Hemoglobin is one of the most vital proteins in the human body. Found within red blood cells, it plays a central role in the transport of oxygen from the lungs to the tissues and the return of carbon dioxide from the tissues back to the lungs.
For respiratory therapists, understanding hemoglobin is essential, as it directly affects oxygen delivery, gas exchange, and patient outcomes in both acute and chronic respiratory conditions.
What Is Hemoglobin?
Hemoglobin is a complex, iron-containing protein that gives red blood cells their distinctive color. Each hemoglobin molecule is made up of four subunits—two alpha and two beta chains—each containing a heme group with an iron atom at its center. This iron atom binds oxygen molecules in the lungs, forming oxyhemoglobin, and releases them to tissues that need oxygen for cellular metabolism.
Beyond carrying oxygen, hemoglobin also helps transport carbon dioxide (CO₂) and maintain acid-base balance by acting as a buffer. The total hemoglobin concentration in the blood is a critical factor in determining the oxygen-carrying capacity of the circulatory system.
The Role of Hemoglobin in Gas Transport
Hemoglobin is responsible for carrying approximately 98% of the oxygen in the blood. When blood passes through the pulmonary capillaries, oxygen diffuses across the alveolar membrane and binds to hemoglobin in red blood cells. The amount of oxygen bound depends on the partial pressure of oxygen (PaO₂) and the affinity of hemoglobin for oxygen—a relationship illustrated by the oxygen-hemoglobin dissociation curve.

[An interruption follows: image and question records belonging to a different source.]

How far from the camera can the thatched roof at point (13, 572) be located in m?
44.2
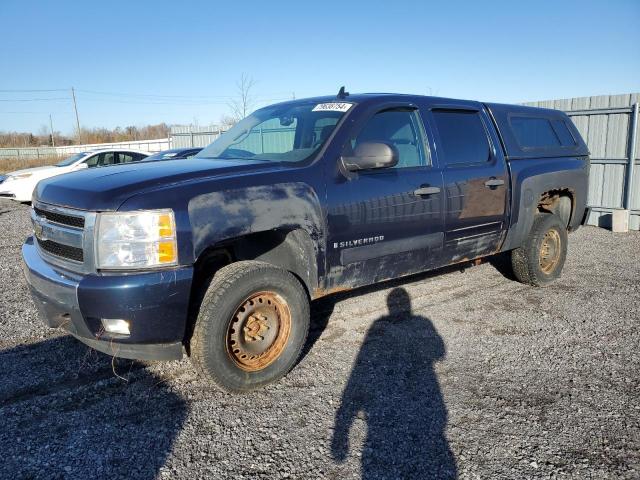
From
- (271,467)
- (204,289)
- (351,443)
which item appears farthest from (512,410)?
(204,289)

Under conditions such as high temperature, increased carbon dioxide, or acidosis, hemoglobin’s affinity for oxygen decreases (a phenomenon known as the Bohr effect), promoting oxygen release to the tissues. Conversely, in the lungs where oxygen levels are high and CO₂ is lower, hemoglobin readily binds oxygen.

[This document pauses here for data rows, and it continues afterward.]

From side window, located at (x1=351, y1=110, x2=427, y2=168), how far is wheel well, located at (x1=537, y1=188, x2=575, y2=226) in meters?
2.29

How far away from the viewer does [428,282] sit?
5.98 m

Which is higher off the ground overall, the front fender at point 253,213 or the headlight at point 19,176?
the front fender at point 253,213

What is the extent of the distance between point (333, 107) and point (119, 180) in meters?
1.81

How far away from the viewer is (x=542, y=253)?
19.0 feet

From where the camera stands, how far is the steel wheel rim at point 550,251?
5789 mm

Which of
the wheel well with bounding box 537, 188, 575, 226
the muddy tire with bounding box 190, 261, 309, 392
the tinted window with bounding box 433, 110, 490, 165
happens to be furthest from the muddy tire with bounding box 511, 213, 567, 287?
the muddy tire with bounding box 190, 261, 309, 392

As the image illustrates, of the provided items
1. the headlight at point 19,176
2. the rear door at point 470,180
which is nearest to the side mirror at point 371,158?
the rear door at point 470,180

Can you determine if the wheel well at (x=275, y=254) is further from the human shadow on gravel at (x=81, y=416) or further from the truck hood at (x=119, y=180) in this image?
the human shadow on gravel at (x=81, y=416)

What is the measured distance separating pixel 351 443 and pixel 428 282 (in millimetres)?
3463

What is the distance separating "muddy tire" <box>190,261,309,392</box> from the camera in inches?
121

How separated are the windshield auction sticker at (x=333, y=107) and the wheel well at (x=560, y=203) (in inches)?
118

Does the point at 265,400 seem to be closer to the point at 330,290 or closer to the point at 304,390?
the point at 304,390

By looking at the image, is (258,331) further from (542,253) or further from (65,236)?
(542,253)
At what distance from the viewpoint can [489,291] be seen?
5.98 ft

Hemoglobin and Carbon Dioxide Transport
While hemoglobin is best known for transporting oxygen, it also carries about 20–30% of the carbon dioxide produced by cellular metabolism. This occurs when CO₂ binds to the globin portion of hemoglobin to form carbaminohemoglobin.

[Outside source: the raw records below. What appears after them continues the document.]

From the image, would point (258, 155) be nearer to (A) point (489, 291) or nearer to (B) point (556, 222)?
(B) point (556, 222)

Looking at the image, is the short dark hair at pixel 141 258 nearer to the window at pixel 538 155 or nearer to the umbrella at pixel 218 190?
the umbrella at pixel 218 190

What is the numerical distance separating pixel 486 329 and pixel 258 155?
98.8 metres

Additionally, hemoglobin plays a key role in buffering blood pH by binding free hydrogen ions, which helps maintain acid-base homeostasis—an essential aspect of respiratory physiology.
What Respiratory Therapists Must Know About Hemoglobin
For respiratory therapists, understanding hemoglobin is crucial for evaluating and managing patients with respiratory diseases and disorders. Many diagnostic and therapeutic decisions depend on accurate assessment of hemoglobin levels and oxygen saturation (SpO₂ or SaO₂).
Key examples include:
- Arterial Blood Gas (ABG) Interpretation: Hemoglobin concentration influences oxygen content (CaO₂), which helps therapists determine if oxygen delivery is adequate.
- Pulse Oximetry: Measures the percentage of hemoglobin saturated with oxygen, serving as a noninvasive tool for monitoring oxygenation status.
- Anemia and Hypoxia Management: Low hemoglobin reduces the oxygen-carrying capacity, even when oxygen saturation is normal, emphasizing the need to assess both hemoglobin and PaO₂.
- Mechanical Ventilation: Understanding hemoglobin-oxygen dynamics helps optimize FiO₂, PEEP, and other ventilator settings to enhance oxygen delivery.
Clinical Significance of Abnormal Hemoglobin Levels
- Low Hemoglobin (Anemia): Leads to tissue hypoxia, fatigue, and dyspnea. Causes include blood loss, nutritional deficiencies, or chronic diseases.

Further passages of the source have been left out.